Hotfix (Critical Production Bug)

# Create hotfix branch from main
git checkout main
git pull origin main
git checkout -b hotfix/critical-bug

# Fix the bug...
git add .
git commit -m "fix: critical production bug"

# Merge to main and tag
git checkout main
git merge --no-ff hotfix/critical-bug
git tag -a v0.1.1 -m "Hotfix v0.1.1"

# Merge to develop
git checkout develop
git merge --no-ff hotfix/critical-bug

# Delete hotfix branch
git branch -d hotfix/critical-bug

# Push everything
git push origin main develop --tags

Commit Message Guidelines

Follow Conventional Commits specification:

<type>(<scope>): <description>

[optional body]

[optional footer]

Types

  • feat: New feature
  • fix: Bug fix
  • docs: Documentation changes
  • style: Code style changes (formatting, etc.)
  • refactor: Code refactoring
  • test: Adding or updating tests
  • chore: Maintenance tasks (build, dependencies, etc.)
  • perf: Performance improvements

Examples

feat: add Unicode property class support
fix: correct epsilon-closure in NFA compilation
docs: update README with performance benchmarks
refactor: simplify DFA state cache implementation
test: add fuzz tests for memchr edge cases
chore: update go.mod to Go 1.25.4
perf: optimize Teddy SIMD prefilter for AVX2

Code Quality Standards

Before Committing

  1. Format code:

    go fmt ./...

□ □ □ □ □ □ □

▸ Parts of the exercise
[1] Condense the list of commit types in the text on Git workflow, the one starting "feat: New feature", into a single sentence that keeps every type and its meaning.
[2] From the text on Git workflow, extract the passage from "[optional body]" to "(build, dependencies, etc.)" word for word.
[3] Write what comes next in the text on Git workflow, starting after its final line.

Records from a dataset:
□ □ □ □ □ □ □

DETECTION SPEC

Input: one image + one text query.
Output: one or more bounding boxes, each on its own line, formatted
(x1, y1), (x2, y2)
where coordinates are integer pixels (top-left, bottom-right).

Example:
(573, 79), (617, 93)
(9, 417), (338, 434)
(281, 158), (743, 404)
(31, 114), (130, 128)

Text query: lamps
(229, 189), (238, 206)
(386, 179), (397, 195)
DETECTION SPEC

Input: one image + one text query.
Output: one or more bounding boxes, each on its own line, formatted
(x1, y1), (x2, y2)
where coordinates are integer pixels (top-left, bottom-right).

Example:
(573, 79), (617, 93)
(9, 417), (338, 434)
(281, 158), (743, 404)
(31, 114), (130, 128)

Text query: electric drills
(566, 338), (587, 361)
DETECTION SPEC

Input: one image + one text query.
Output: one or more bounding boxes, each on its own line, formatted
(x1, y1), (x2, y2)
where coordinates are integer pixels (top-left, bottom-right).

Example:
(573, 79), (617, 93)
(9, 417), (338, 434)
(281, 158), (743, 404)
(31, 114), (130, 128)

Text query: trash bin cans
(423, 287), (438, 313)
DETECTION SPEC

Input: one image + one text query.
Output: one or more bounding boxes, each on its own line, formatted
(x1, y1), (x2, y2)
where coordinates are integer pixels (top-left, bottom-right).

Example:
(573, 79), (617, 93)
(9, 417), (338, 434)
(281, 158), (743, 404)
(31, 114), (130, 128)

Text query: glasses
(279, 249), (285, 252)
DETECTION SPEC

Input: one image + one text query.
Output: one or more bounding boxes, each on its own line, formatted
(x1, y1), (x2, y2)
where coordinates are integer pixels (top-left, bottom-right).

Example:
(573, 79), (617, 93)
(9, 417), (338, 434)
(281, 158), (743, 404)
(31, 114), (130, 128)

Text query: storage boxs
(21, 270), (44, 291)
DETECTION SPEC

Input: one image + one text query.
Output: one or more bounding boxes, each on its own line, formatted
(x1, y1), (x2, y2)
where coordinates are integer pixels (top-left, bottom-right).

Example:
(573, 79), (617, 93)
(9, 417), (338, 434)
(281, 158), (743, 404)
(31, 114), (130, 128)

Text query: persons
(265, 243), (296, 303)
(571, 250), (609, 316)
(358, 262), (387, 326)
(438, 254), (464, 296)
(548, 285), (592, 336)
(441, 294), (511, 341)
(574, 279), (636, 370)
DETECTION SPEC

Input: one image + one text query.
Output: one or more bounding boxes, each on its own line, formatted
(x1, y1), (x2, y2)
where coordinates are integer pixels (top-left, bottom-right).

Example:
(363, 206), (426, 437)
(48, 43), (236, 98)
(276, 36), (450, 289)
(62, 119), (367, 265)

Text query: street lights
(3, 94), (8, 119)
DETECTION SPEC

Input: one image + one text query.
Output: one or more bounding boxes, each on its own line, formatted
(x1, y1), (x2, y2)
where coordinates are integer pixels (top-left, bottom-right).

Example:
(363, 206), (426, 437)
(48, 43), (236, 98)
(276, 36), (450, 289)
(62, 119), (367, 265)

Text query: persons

□ □ □ □ □ □ □

▸ Per-task answers
[1] The commit types are feat for a new feature, fix for a bug fix, docs for documentation changes, style for code style changes such as formatting, refactor for code refactoring, test for adding or updating tests, chore for maintenance tasks such as build and dependencies, and perf for performance improvements.

[2]
[optional body]

[optional footer]

Types

  • feat: New feature
  • fix: Bug fix
  • docs: Documentation changes
  • style: Code style changes (formatting, etc.)
  • refactor: Code refactoring
  • test: Adding or updating tests
  • chore: Maintenance tasks (build, dependencies, etc.)

[3]
  2. Run linter:

    golangci-lint run
  3. Run tests:

    go test ./...
  4. Run tests with race detector:

    go test -race ./...
  5. All-in-one (use pre-release script):

    bash scripts/pre-release-check.sh

Pull Request Requirements

  • Code is formatted (go fmt ./...)
  • Linter passes (golangci-lint run - 0 issues)
  • All tests pass (go test ./...)
  • Race detector passes (go test -race ./...)
  • New code has tests (minimum 70% coverage)
  • Documentation updated (if applicable)
  • Commit messages follow conventions
  • No sensitive data (credentials, tokens, etc.)
  • Benchmarks added for performance-critical code

Development Setup

Prerequisites

  • Go 1.25 or later
  • golangci-lint
  • GCC or Clang (for race detector)
  • Optional: WSL2 with Go (for Windows users without GCC)

Install Dependencies

# Clone repository
git clone https://github.com/coregx/ahocorasick.git
cd ahocorasick

# Download dependencies
go mod download

# Install golangci-lint
# See: https://golangci-lint.run/welcome/install/

Running Tests

# Run all tests
go test ./...

# Run with coverage
go test -cover ./...

# Run with race detector
go test -race ./...

# Run benchmarks
go test -bench=. -benchmem ./simd/
go test -bench=. -benchmem ./prefilter/

Running Linter

# Run linter
golangci-lint run

# Run with verbose output
golangci-lint run -v

# Verify config
golangci-lint config verify

Project Structure

ahocorasick/
├── .github/              # GitHub workflows and templates
│   ├── CODEOWNERS       # Code ownership
│   └── workflows/       # CI/CD pipelines
├── ahocorasick.go        # Package entry point
├── automaton.go          # Search API (Find, IsMatch, FindAll)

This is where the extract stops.